Given passage:
The first usage of the phrase “cottage cheese” was in 1831, referencing the simplistic, homemade quality of the curds, made using whatever milk remained after a rural American family’s attempt at brewing butter. The boiled milk product was drained but not pressed, meaning the curds and whey were left to float around in the mire. This chunky puddle comes in two varieties: washed and unwashed.

Unwashed curds stay small, with a higher acidity, whereas washed curds are sweeter and larger. Washing curds for cottage cheese requires the use of rennet, the stomach enzymes of grazing animals. Rennet’s primary enzyme (chymosin) curdles the casein proteins in milk, speeding along the cheesemaking process and thereby producing a curd with less natural acid. Rennet is harvested from the digestive tracts of grazing animals—typically, baby cows.

The purest rennet comes from the inner mucosa of the fourth stomach of unweaned baby cows, thereby requiring cheesemakers to have strong relationships with the veal industry. Calves bred for the butcher offer their stomachs to cheesemakers, who then dry, clean, and cut the stomachs into tiny pieces. The stomach chunks are salted with wine and whey, and this stomach soup is filtered overnight. One gram of the final concoction is enough to coagulate four liters of milk. (Thank you, baby cows!)

In 1852, Hanne Nielsen of Øverød (north of Copenhagen) brewed her curds with the purest of rennets to create a sustainable semisoft cheese from cow’s milk. This was an independent experiment in curd-washing, rather ahead of its time (as true curd-washing wouldn't come about until 1885 with Wisconsin's Colby cheddar), but if anyone were to prematurely invent an agricultural process it would have been Hanne Nielsen. Her farm, Havarthigaard, was more of a laboratory than a barnyard. After touring Europe to learn the different arts of cheesemaking, Hanne returned to Havarthigaard like a samurai coming home from war and establishing a dojo.

With fresh rennet and pristine milk, Hanne churned-out barrel-loads of cheese, mastering her own technique: washing the curds with water from an underground spring, pressing them into square molds, and draining them of moisture. The resulting soft, subtle, creamy flavor had a depth of sweet buttery flavor and yet a range wide enough to introduce sharpness, with a tinge of acidity. The perfect aging was deemed three months, in a cold, dark room, though any longer didn't sour the cheese; rather, it gained a saltiness, tasting almost like hazelnuts.

Raw data:

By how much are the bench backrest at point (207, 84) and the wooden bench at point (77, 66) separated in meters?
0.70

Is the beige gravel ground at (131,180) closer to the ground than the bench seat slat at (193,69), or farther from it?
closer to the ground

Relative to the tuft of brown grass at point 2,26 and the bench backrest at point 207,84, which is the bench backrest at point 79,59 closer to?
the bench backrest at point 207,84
--
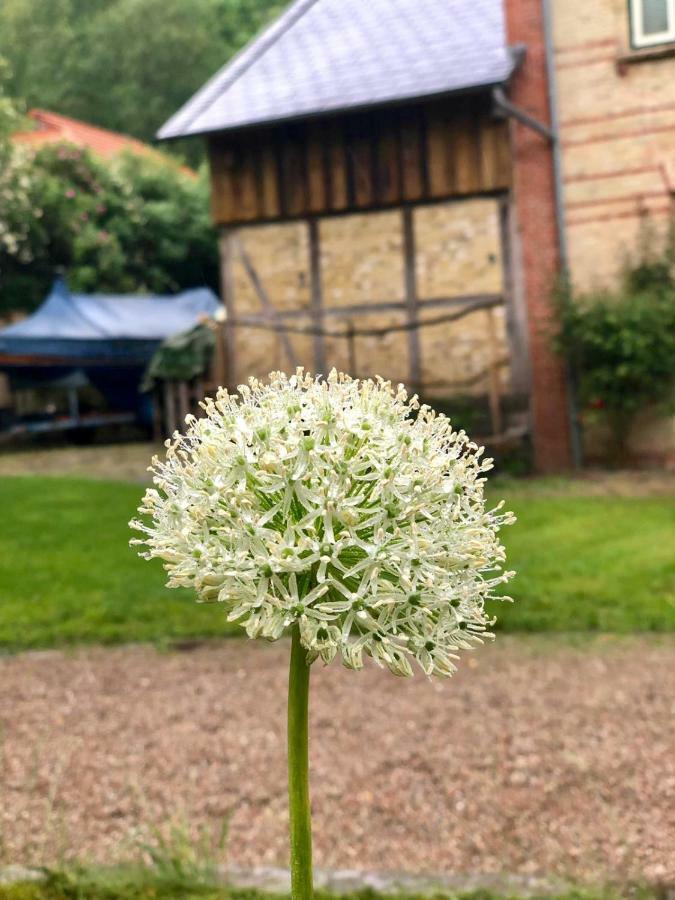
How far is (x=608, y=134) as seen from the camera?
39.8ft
==
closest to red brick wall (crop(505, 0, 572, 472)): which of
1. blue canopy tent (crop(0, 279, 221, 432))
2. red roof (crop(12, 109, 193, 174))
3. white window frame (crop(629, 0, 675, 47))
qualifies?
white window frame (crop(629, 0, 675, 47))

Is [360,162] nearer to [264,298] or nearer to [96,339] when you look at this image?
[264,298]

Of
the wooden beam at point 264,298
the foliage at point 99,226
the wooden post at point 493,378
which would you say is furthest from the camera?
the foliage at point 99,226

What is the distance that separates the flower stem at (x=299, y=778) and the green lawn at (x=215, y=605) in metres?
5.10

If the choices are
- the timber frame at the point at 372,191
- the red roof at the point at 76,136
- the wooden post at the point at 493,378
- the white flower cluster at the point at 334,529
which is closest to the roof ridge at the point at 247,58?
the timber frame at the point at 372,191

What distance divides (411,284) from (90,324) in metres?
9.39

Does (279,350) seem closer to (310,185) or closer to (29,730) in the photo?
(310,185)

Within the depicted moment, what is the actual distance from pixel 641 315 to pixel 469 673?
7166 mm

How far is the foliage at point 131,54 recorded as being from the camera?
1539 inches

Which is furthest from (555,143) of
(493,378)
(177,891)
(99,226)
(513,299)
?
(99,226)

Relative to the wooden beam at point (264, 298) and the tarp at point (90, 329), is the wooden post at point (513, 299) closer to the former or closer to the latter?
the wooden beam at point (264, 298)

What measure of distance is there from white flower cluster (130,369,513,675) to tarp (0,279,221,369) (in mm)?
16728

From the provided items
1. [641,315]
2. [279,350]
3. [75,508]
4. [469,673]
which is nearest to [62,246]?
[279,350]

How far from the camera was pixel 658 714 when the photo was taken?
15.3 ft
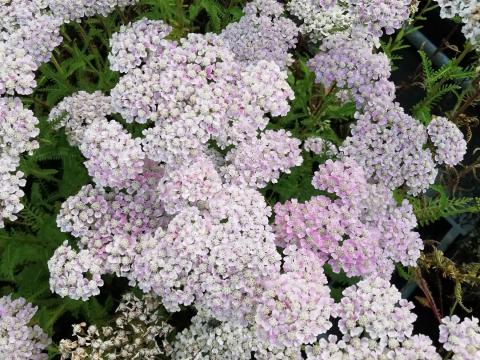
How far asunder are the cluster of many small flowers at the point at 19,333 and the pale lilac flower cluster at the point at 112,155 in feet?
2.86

What is needed: Continue the passage about rennet and Hanne Nielsen's cheesemaking from where it stops.

Result for this task:
At room temperature, this new cheese softened greatly, allowing it to be easily served, sliced, melted, and shared. Frankly, it was the perfect cheese for the dinner table, and the world needed to know.

She named the cheese for her farm, Havarthigaard, calling it “Havarti.” In order to reap the praise her cheese deserved, she sent a free block of Havarti to the royal family of Denmark — and they loved it, purchasing a block a week from her shop in Copenhagen. The public caught the trend. By 1920, Havarti was a national staple in Danish cuisine.

Around the same time Hanne Nielsen was crafting Havarti, Anders Larsen Bakke of Norway was cutting cheese in the village of Våle, a day's walk south of Oslo, in what was once the county of Jarlsberg. His cavernous, sturdy cheese was an offshoot of Emmental, which the Swiss had brought to Oslo in the 1830s. The annual report of Jarlsberg's agricultural output first made record of Anders Larsen Bakke's new ‘mild cheese’ in 1855, and from then on it retained the name of its homeland — “Jarlsberg.”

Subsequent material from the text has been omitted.